The FOIA does not define the phrase “clearly unwarranted invasion of personal privacy.” However, the Arkansas Supreme Court has construed the phrase. In determining which disclosures constitute a “clearly unwarranted invasion of personal privacy,” the court applies a balancing test. The court will weigh the interest of the public in accessing the records against the individual’s interest in keeping the records private. See Young v. Rice, 308 Ark. 593, 826 S.W.2d 252 (1992). If the public’s interest outweighs the individual’s interest, the release of the records will not constitute a “clearly unwarranted invasion of personal privacy.” The court has found that the employee’s interest outweighs the public’s interest only in cases where the record reveals the intimate details of a person’s life, including any information that might subject the person to embarrassment, harassment, disgrace, or loss of employment or friends Id.
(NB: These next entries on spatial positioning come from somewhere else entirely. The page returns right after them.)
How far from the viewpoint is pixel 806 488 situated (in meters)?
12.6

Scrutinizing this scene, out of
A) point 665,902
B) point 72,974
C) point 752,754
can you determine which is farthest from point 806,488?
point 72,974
The office has consistently taken the position that unless a letter of resignation contains statements that are of a personal nature, the release of the letter will not constitute a clearly unwarranted invasion of personal privacy, so as to be exempt from disclosure. See Ops. Att’y Gen. Nos. 97-063; 95-169; 95-162; 89-077. More specifically, this office has opined that a statement detailing the employee’s intent to cease employment on a certain date and listing the justifications for taking such action does not implicate the privacy concerns reflected in §25-19-105(b)(12). See Ops. Att’y Gen. Nos. 97-063; 95-169; 95-162; and 89-077. If the resignation letter includes more detailed information of a personal nature, however, it may be exempt from disclosure. See, e.g.,
Op. Att’y Gen. No. 96-088.

Whether the statements made in any particular letter of resignation are sufficiently private in nature to implicate privacy concerns is a determination of fact that must be made on a case-by-case basis. Moreover, this determination must be made in the first instance by the custodian of the records. If you have reason to believe that the custodian’s determination regarding this matter is incorrect, your recourse is to the court, pursuant to A.C.A. § 25-19-107. I note in this regard that the Arkansas Supreme Court has consistently held that the FOIA should be interpreted liberally in favor of openness, and that exemptions from disclosure (such as the exemption related to unwarranted invasions of personal privacy) should be construed narrowly. See, e.g., Orsini v. State, 340 Ark. 665, ___ S.W.3d ___ (2000); Byrne v. Eagle, 319 Ark. 587, 892 S.W.2d 487 (1995); Ragland v. Yeargan, 288 Ark. 81, 702 S.W.2d 23 (1986); Laman v. McCord, 245 Ark. 401, 432 S.W.2d 753 (1968).

Assistant Attorney General Suzanne Antley prepared the foregoing opinion, which I hereby approve.


MARK PRYOR Attorney General


[1] I note that you have requested that I conduct a review of the records themselves. The Freedom of Information Act, specifically A.C.A. § 25-19-105(c)(3)(B), does not provide for an Attorney General review of records that have not been provided voluntarily.
[2] It should be noted that some records pertaining to employees constitute “employee evaluation/job performance records,” rather than “personnel records.” The release of such records is governed by a different standard than the release of “personnel records.” For the standard that is applicable to employee evaluation/job performance records, see A.C.A. § 25-19-105(c)(1).